16 April 2026, 10:16

Wohneigentum in Deutschland: Warum der Traum vom Eigenheim immer teurer wird

Ein detailliertes architektonisches Zeichnung eines Hauses mit zahlreichen Fenstern und einem Dach, das als erstes Haus in Deutschland gilt, begleitet von Text und strukturellen Plänen auf Papier.

Wohneigentum in Deutschland: Warum der Traum vom Eigenheim immer teurer wird

Wohneigentum in Deutschland wird immer schwieriger – wegen steigender Kosten und strengerer Vorschriften

Immobilienkauf in Deutschland entwickelt sich für viele zunehmend zur unlösbaren Aufgabe.
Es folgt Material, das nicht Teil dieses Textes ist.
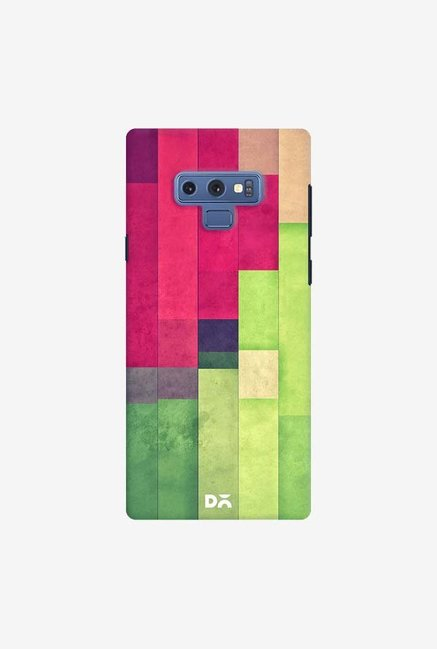 DailyObjects Xprynng Lyyns Case Cover For Samsung Galaxy Note 9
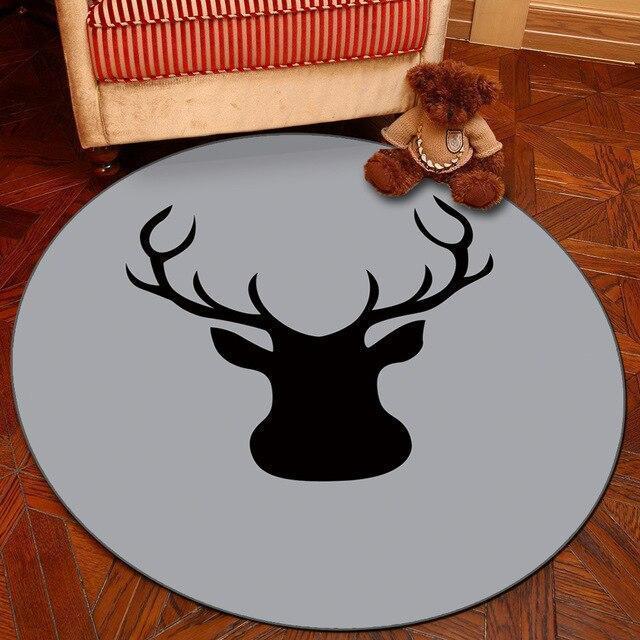 Großer Runder Teppich <br> Grau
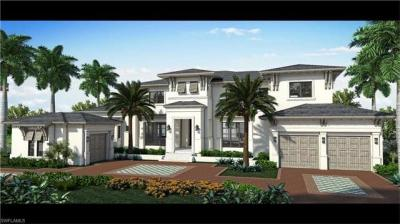 Photo of 205 South Lake Dr, Naples, FL 34102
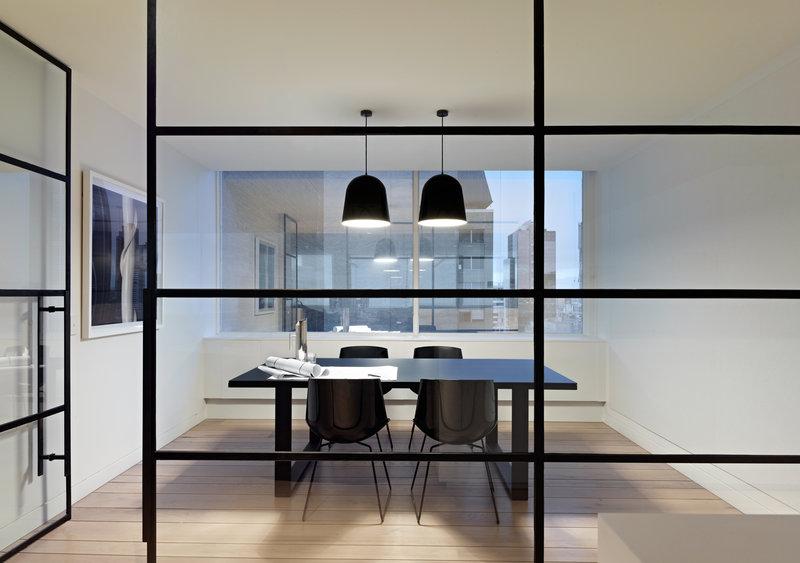 Australian interior design awards 2013 archives stylejuicer for Interior design inspiration australia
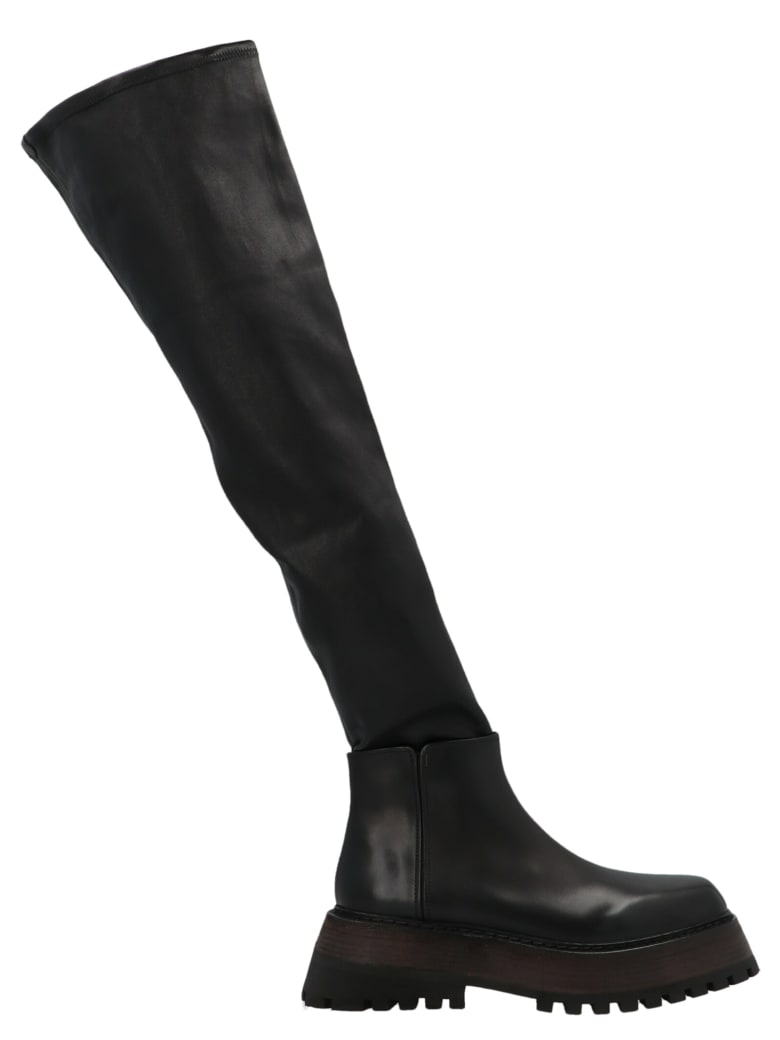 Marsell 'quadrarmato' Shoes - Black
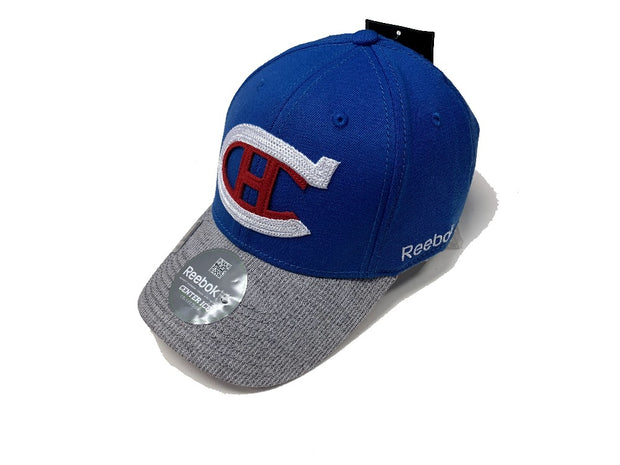 Montreal Canadiens Center Ice Collection Cap  Reebok Blue & Grey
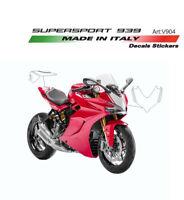 Kit adesivi portanumeri per Ducati Supersport 939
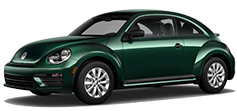 2018 Volkswagen Beetle for Sale in Irvine, CA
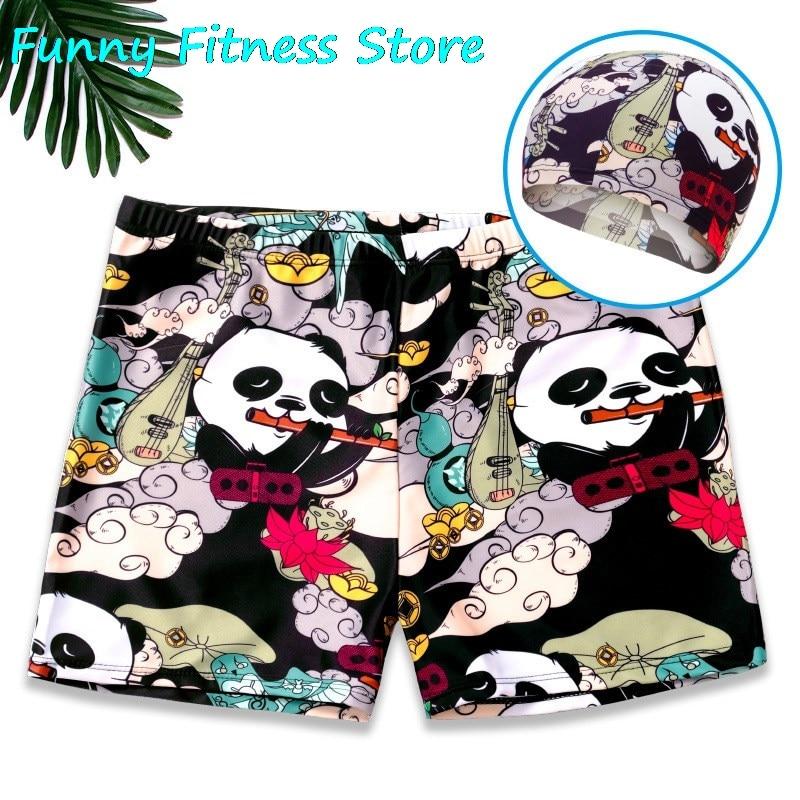 Surfing Board Swimsuit Shorts for Men Summer Beach Bikini Shorts Male Hawaii Swimming Pants Casual Holiday Sportswear Quick Dry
Experten warnen, dass hohe Steuern, zusätzliche Gebühren und neue finanzielle Belastungen den Erwerb von Wohneigentum für immer mehr Käufer in weite Ferne rücken lassen. Ein aktueller Vorschlag eines führenden Ökonomen könnte die Lage für alle, die in den Markt einsteigen wollen, noch weiter verschärfen.

Schon jetzt ist der Kauf einer Immobilie in Deutschland mit hohen finanziellen Hürden verbunden. Neben dem Kaufpreis kommen Maklerprovisionen, Notarkosten und Grunderwerbsteuern hinzu – Zusatzkosten, die die Gesamtausgaben oft um zehntausende Euro in die Höhe treiben.
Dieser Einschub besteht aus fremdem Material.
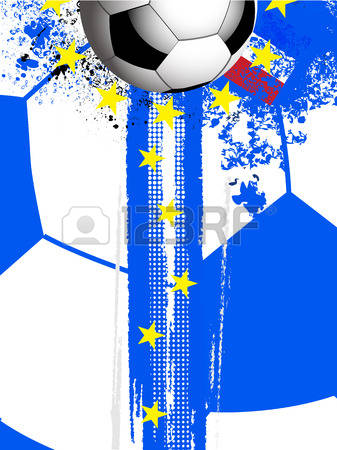 4,556 European Championship Stock Vector Illustration And Royalty.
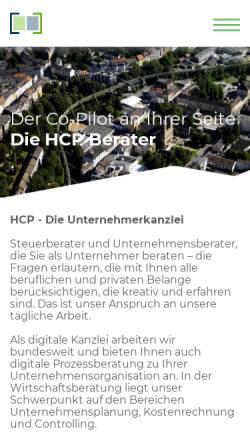 Vorschau der mobilen Webseite hcp-berater.de, Heilmann, Conrad & Partner Partnerschaft mbB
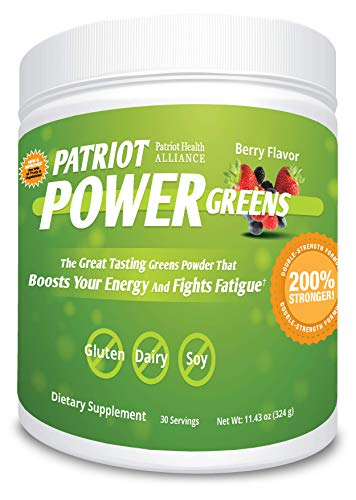 Patriot Power Greens: Green Drink - Organic Superfood Dietary Supplement - 40+ Fruits & Vegetables - 60 Day Supply - 11.43 Ounce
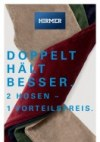 Hirmer Hosen im Doppelpack günstiger November 2018 KW46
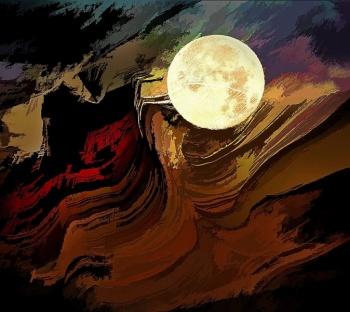 Moonrise in the Canyon of Memory II.jpg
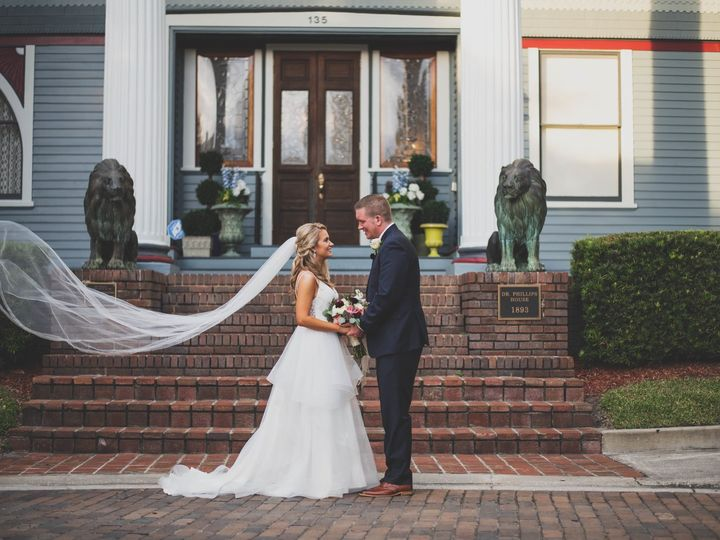 Tmx Dsc 1191 4k 51 724105 157555239751643 Deltona, FL wedding photography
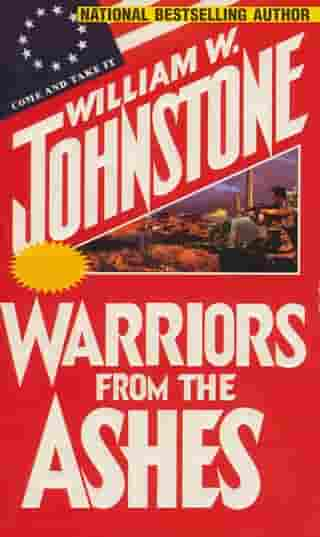 Warriors From The Ashes
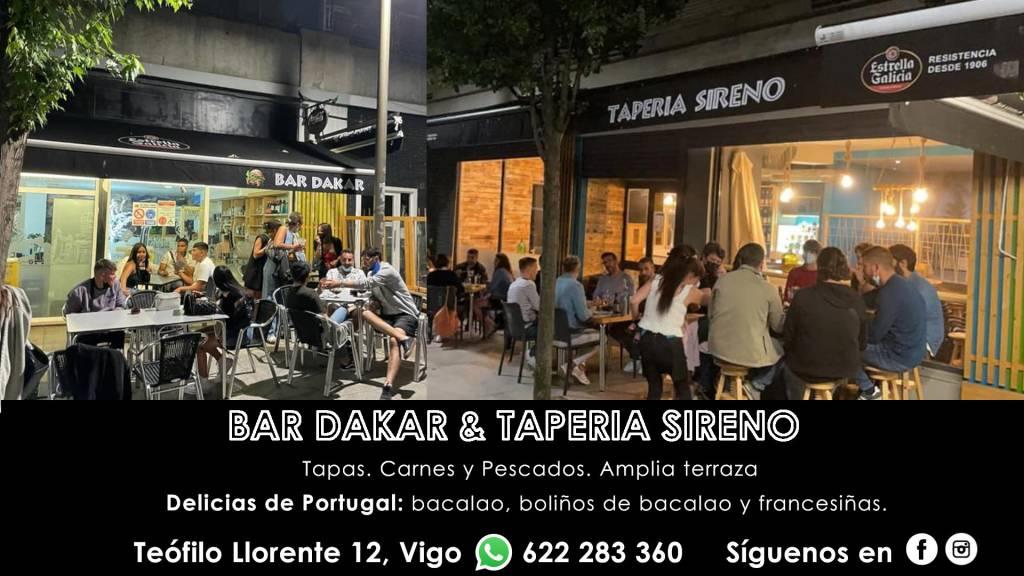 Vigoplan | Taperia Dakar Sireno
Strenge Bauvorschriften lassen zudem die Kosten für Neubauten und Sanierungen steigen. Gleichzeitig müssen Eigentümer inzwischen in Modernisierungen investieren, um staatliche "Klimaziele" zu erfüllen – eine weitere Pflichtausgabe. Viele zahlen am Ende weit mehr, als der ursprüngliche Kaufpreis betrug – manchmal bis zu das Anderthalbfache des Ausgangsbetrags, bis die Hypothek abgezahlt ist.

Mieten hingegen bleiben stark staatlich subventioniert, was den Kauf einer Immobilie noch unattraktiver macht. Die Besteuerung von Immobilien ist in den letzten Jahren kontinuierlich verschärft worden, wobei Politiker Immobilienbesitz zunehmend als Einnahmequelle statt als langfristige Investition betrachten.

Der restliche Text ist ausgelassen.